_CHALLENGE_
Please turn the records, from their first line through the line containing "32L209 13L193 12L173", into a Markdown table with columns Row and Line, numbering each row and skipping blank lines.

**** DATA TO USE ****

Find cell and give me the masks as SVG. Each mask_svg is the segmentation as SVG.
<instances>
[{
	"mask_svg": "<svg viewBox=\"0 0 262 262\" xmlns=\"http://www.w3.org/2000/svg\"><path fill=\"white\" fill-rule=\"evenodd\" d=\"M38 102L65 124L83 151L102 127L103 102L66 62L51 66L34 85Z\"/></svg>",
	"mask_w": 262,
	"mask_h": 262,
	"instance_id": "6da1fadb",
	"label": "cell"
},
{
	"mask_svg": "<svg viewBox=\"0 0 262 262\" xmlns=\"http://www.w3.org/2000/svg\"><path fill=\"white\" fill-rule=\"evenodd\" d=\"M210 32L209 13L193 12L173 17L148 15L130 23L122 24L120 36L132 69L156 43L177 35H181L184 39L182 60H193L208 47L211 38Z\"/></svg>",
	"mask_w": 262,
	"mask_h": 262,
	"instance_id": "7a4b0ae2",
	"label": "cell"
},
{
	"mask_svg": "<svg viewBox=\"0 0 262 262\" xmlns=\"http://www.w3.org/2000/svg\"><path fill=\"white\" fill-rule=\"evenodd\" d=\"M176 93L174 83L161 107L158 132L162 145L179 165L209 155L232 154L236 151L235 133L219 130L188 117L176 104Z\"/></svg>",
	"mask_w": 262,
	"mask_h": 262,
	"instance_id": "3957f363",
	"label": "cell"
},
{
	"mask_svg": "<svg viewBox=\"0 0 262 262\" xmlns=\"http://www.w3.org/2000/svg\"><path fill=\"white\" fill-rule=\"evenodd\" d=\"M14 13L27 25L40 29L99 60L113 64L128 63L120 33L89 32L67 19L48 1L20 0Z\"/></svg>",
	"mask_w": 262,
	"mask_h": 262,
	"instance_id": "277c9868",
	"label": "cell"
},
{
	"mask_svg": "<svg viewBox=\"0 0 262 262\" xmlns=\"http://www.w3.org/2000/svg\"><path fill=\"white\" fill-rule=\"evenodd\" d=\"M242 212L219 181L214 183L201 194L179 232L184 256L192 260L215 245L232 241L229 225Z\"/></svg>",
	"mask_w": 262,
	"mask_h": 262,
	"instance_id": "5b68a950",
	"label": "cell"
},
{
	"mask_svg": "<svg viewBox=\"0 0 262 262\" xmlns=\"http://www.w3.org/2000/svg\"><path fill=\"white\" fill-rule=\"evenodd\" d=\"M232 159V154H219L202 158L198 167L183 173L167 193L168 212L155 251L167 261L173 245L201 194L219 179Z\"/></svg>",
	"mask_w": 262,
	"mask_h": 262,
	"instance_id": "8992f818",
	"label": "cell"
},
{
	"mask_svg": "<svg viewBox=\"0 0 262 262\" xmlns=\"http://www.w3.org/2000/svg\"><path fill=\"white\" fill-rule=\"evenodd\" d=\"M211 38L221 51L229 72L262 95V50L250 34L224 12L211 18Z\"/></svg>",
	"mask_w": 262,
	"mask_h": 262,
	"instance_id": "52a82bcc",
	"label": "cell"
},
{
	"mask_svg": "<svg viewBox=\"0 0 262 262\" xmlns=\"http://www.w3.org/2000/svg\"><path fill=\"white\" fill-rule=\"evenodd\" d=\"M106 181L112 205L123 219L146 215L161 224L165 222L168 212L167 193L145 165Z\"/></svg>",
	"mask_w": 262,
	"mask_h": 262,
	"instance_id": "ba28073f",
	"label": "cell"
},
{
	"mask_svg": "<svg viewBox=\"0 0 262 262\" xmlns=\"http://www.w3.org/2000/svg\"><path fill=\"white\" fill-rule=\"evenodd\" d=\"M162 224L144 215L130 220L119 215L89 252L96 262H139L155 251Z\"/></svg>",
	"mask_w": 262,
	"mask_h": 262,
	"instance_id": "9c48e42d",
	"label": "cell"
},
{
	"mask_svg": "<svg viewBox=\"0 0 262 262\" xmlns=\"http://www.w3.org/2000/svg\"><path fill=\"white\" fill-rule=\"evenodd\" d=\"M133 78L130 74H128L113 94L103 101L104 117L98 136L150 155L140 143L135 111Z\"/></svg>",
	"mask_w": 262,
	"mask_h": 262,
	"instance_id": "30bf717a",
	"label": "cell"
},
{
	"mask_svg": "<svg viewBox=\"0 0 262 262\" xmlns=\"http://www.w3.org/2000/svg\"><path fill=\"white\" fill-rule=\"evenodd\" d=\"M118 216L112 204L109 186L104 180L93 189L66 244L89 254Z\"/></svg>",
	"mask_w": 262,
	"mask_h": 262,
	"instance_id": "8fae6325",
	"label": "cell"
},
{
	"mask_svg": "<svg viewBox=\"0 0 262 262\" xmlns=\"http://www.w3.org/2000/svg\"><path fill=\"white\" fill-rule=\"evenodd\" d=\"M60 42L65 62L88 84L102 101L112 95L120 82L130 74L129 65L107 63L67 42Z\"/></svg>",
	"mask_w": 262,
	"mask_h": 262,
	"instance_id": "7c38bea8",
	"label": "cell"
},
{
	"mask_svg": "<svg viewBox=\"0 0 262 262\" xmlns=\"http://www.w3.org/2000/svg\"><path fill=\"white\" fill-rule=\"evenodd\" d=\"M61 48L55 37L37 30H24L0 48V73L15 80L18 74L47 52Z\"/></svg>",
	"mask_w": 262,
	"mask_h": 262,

****

_SOLUTION TO THIS EXERCISE_
| Row | Line |
|---|---|
| 1 | Find cell and give me the masks as SVG. Each mask_svg is the segmentation as SVG. |
| 2 | <instances> |
| 3 | [{ |
| 4 | 	"mask_svg": "<svg viewBox=\"0 0 262 262\" xmlns=\"http://www.w3.org/2000/svg\"><path fill=\"white\" fill-rule=\"evenodd\" d=\"M38 102L65 124L83 151L102 127L103 102L66 62L51 66L34 85Z\"/></svg>", |
| 5 | 	"mask_w": 262, |
| 6 | 	"mask_h": 262, |
| 7 | 	"instance_id": "6da1fadb", |
| 8 | 	"label": "cell" |
| 9 | }, |
| 10 | { |
| 11 | 	"mask_svg": "<svg viewBox=\"0 0 262 262\" xmlns=\"http://www.w3.org/2000/svg\"><path fill=\"white\" fill-rule=\"evenodd\" d=\"M210 32L209 13L193 12L173 17L148 15L130 23L122 24L120 36L132 69L156 43L177 35H181L184 39L182 60H193L208 47L211 38Z\"/></svg>", |